Pourtant, Giraudoux laisse mourir dorénavant beaucoup de personnages. Lucile dans Pour Lucrèce, en est un exemple. Jean-Louis Barrault dit lors de la création de la pièce en 1953 que celle-ciest une « tragédie de pureté » 617 . Est-ce que Giraudoux voulait rendre hommage à Racine, son auteur favori, en rédigeant une tragédie au terme de sa carrière professionnelle et est-ce pour cela qu’il a besoin de laisser mourir le personnage symbolisant la pureté ? Peut-être, mais ce qui nous semble plus important à faire remarquer est que la pièce peut se lire comme une mise en doute de la dramaturgie narrative, non moins intransigeante que dans le cas de Sodome et Gomorrhe.

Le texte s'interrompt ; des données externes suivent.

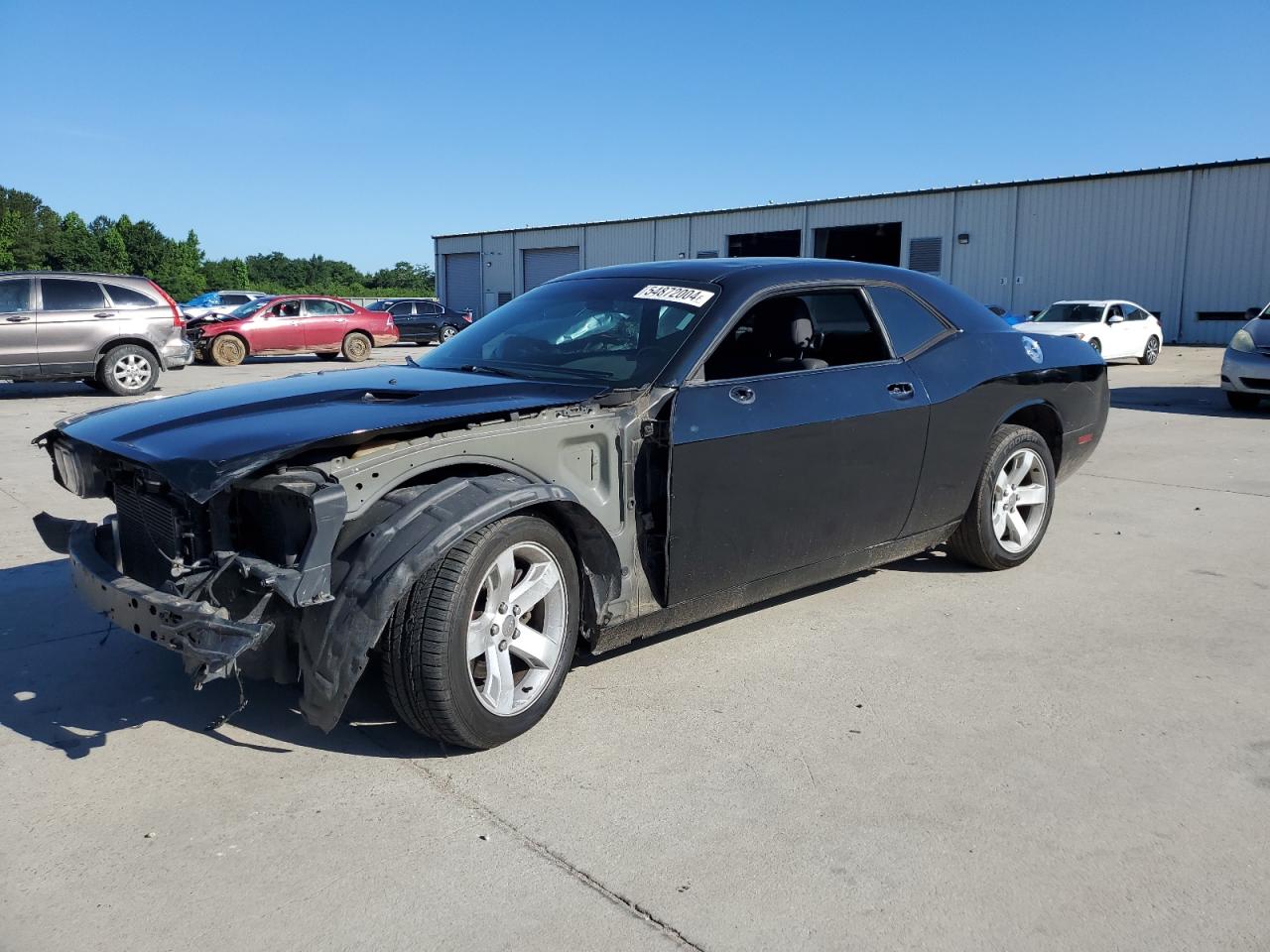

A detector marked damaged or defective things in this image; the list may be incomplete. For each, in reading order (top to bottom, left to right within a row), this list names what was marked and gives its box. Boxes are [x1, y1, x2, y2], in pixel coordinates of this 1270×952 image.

crumpled bumper [33, 512, 274, 682]
front-end collision damage [294, 474, 619, 730]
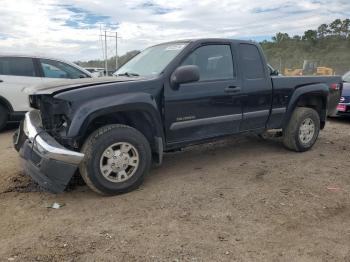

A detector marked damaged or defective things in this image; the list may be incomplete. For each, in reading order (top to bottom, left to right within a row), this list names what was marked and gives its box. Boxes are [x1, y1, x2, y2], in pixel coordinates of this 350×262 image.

crumpled front bumper [13, 109, 85, 193]
damaged chevrolet colorado [13, 39, 342, 194]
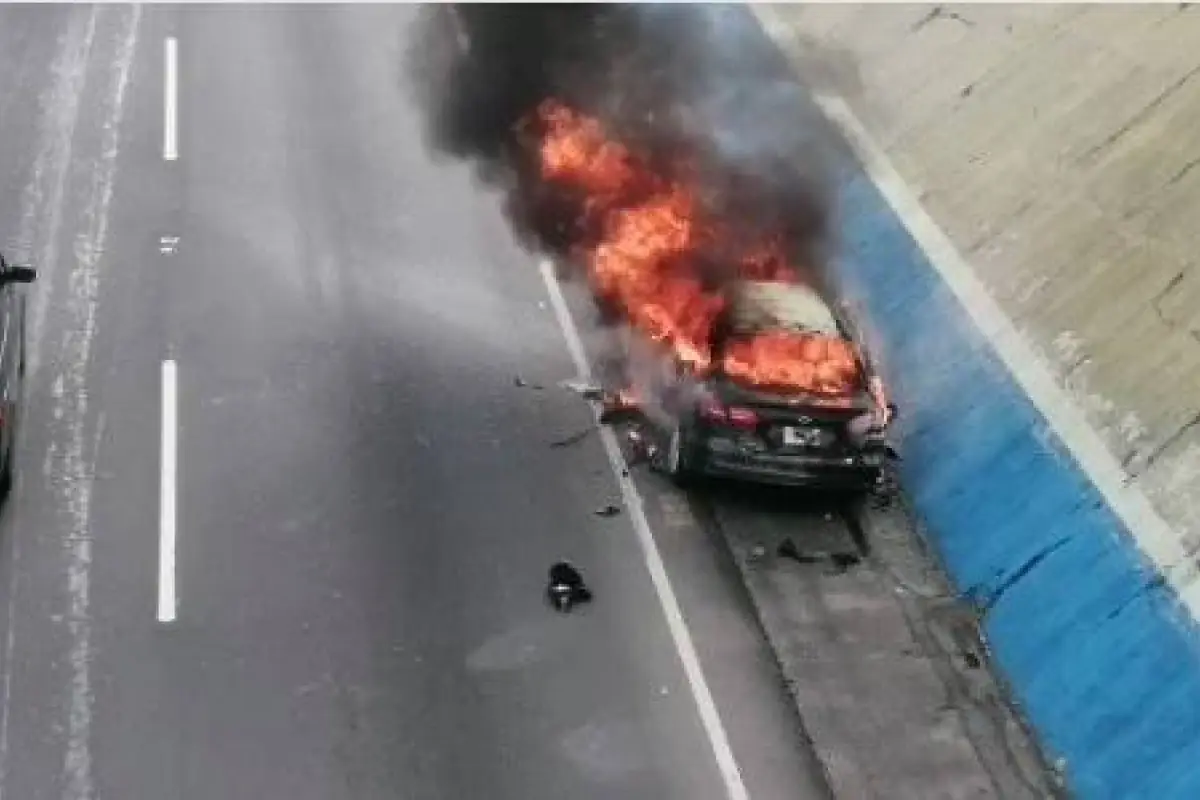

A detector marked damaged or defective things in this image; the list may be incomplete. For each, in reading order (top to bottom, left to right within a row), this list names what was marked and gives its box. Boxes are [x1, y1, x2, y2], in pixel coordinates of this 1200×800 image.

damaged vehicle [632, 280, 896, 494]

Nous sommes intéressés à relire cette adaptation du mythe de la femme chaste violée comme une espèce d’autocritique contre l’écriture dramatique élaborée au fil des années et à réfléchir, dans ce contexte, au pourquoi de la mort de Lucile, incarnation de la fidélité mythologique. Nous allons constater d’abord la curieuse évolution régressive : alors que le théâtre de Giraudoux s’oriente vers la représentation de la pluralité – dualité de personnages, prolifération d’intrigues secondaires, mise en image des voix chorales – l’auteur nous semble retourner à la fameuse traditionnelle composition dramatique qui exclut l’équivoque propre à sa dramaturgie narrative. Ensuite nous ferons remarquer que le « signe », notion chérie de l’auteur, est utilisé pour traquer Lucile, personnification de la pureté, à la différence des autres pièces où le signe est employé comme un passage encourageant qui aboutit à l’univers cosmique de Giraudoux. Après l’analyse du texte à partir de ces deux points de vue, nous allons essayer de trouver une réponse à la mort de Lucile.

Notes
616.

Fin de Siegfried, p. 93.

617.

Jean-Louis Barrault, « À la recherche de Pour Lucrèce », in Cahier Renaud-Barrault no. 2, 1953, p. 91.